I left a message with the daughter-in-law, asking if Thursday was okay. (I’ll call her Mandy. She has become a good friend.) Mandy said, “I’m taking Mom to her elderly aunt’s house on Thursday. Her sister and some nieces will be there, too. Why don’t you come over and join us?”
So the next morning I found myself driving to the address Mandy gave me, near Shipshewana, with my hymnal on the passenger seat. My destination was a snug little Dawdi Haus on an Amish farm, home of Mrs. R.’s 92-year-old aunt. (I’ve written about the Dawdi Haus tradition before, also.)

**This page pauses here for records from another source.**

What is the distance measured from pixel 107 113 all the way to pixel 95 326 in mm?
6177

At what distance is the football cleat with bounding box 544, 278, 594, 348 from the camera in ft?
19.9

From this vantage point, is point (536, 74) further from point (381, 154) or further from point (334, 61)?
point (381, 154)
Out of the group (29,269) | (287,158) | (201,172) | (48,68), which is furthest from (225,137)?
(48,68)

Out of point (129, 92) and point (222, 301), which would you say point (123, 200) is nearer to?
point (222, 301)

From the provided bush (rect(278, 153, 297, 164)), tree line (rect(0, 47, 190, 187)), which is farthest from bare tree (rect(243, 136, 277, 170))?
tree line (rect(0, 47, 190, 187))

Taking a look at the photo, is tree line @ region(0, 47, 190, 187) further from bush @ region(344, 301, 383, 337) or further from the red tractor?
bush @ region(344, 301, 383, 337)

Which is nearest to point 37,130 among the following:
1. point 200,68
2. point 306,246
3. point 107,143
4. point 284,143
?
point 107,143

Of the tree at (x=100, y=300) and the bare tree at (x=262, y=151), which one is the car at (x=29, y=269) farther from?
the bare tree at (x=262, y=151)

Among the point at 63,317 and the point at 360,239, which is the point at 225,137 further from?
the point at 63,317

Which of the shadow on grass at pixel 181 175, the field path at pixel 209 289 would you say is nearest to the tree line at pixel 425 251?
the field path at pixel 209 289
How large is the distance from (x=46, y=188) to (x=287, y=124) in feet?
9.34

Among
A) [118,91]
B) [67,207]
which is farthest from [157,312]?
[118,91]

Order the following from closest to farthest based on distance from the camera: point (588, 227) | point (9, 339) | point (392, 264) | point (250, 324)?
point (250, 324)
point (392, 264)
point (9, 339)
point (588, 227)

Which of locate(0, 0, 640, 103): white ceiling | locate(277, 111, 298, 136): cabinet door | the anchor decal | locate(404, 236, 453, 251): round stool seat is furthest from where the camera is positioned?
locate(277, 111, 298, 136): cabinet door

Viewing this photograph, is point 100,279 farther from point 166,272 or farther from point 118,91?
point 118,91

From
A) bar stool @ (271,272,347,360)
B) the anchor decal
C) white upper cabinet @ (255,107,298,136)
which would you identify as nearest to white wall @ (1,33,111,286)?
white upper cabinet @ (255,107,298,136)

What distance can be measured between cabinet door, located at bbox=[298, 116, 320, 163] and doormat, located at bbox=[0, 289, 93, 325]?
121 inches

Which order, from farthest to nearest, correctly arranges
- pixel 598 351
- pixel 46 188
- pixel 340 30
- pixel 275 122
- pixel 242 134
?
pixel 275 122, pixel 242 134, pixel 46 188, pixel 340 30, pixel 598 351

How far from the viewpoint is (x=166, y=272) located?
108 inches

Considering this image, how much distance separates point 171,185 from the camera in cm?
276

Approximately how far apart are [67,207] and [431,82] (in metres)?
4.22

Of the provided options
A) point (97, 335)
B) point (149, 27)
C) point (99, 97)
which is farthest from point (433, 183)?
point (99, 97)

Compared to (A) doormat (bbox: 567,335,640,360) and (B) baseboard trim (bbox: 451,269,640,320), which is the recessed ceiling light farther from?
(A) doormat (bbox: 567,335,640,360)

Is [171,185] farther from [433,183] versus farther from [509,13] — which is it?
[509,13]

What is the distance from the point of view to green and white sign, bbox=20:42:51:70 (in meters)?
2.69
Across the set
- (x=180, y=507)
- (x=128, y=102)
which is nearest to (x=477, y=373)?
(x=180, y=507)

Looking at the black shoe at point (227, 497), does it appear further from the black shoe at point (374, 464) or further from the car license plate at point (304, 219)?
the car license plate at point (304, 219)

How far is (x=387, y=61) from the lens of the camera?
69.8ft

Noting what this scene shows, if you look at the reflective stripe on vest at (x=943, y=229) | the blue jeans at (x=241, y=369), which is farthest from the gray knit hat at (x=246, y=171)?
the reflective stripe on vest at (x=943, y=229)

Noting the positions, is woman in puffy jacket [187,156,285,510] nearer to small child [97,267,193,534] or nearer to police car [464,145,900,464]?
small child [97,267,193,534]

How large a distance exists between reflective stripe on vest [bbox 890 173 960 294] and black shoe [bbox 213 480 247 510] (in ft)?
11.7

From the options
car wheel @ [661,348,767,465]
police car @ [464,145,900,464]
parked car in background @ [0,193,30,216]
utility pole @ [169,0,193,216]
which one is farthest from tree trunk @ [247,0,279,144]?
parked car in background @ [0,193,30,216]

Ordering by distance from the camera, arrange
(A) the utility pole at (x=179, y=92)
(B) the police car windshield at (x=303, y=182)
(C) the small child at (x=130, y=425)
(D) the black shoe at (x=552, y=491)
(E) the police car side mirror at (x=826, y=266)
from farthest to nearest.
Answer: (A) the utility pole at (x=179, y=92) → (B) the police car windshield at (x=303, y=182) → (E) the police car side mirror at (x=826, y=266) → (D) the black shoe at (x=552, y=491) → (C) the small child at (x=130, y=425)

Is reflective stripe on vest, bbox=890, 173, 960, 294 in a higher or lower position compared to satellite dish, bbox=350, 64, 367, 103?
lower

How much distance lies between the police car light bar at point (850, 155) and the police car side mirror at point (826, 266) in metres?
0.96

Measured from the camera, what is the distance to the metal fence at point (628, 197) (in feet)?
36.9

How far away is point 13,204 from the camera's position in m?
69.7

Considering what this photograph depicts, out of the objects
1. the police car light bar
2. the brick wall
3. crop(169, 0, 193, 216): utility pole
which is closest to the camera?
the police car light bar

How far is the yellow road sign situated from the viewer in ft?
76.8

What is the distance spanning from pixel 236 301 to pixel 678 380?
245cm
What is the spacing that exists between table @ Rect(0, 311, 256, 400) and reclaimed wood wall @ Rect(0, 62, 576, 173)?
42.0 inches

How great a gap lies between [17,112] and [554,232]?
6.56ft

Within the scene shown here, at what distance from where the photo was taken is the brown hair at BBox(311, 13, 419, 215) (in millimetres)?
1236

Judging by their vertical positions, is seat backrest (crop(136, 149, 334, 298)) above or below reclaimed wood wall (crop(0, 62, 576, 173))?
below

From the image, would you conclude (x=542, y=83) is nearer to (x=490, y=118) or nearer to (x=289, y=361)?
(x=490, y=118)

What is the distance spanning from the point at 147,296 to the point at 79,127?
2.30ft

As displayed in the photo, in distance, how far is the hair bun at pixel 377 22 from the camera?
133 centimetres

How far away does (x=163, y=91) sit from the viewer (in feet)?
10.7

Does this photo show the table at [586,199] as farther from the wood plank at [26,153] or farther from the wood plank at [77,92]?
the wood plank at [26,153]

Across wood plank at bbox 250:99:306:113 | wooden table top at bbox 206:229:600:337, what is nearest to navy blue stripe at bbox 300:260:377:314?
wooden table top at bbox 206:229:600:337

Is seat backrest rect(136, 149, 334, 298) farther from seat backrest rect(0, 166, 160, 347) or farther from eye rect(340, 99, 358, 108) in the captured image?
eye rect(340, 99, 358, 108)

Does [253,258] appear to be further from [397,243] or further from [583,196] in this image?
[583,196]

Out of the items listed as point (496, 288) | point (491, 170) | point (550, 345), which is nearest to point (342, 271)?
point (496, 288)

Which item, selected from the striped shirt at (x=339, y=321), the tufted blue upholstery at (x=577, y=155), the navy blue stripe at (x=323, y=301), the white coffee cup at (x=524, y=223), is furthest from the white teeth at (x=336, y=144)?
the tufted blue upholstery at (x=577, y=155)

I walked in to find a snug little dining room with long table full of food. Around it were eleven Amish women, ages about 35 to 92, eating and talking. A few of their small children played on the floor in the living room. When I walked in, the room went silent and all of them looked up at me. My friend Mandy quickly said, “We saved you a spot down here, at the head of the table!” Yikes!... I’m not usually nervous in any Amish situation, but this was throwing me a little.
So I made my way to the far end of the table… The others had been eating for half an hour already, so they said, “Why don’t you have something to eat, and we’ll sing to you!”
So I sat and ate while these eleven wonderful Amish ladies sang to me… Then I sang to them… Then we sang together.
By the time I left, I had made some new acquaintances, and one of the ladies took me aside and said, “My mother is Mrs. R.’s sister. I know she would really like it if you came over and sang to her some time.” I promised that I would get her name and address from Mandy, and I will.
P.S. Earlier today, I drove over to sing to Mrs. R. again. This time, her widowed sister was up from Arkansas for a visit. She’s a sweet old lady whom I’ve met before. After we realized we both like genealogy and talked about that for a while, I got out my hymnbook to sing.
Around the middle of my second song, Mrs. R.’s sister disappeared—and reappeared with a harmonica. By the start of my third song, we had figured out how to start out on the same key. So we serenaded Mrs. R. together for a little while on a dark autumn day, under an electric lantern in a cozy Amish farmhouse.
I’ve never sung with a harmonica before, but it was otherworldly and wonderful. And most important of all, Mrs. R. enjoyed it.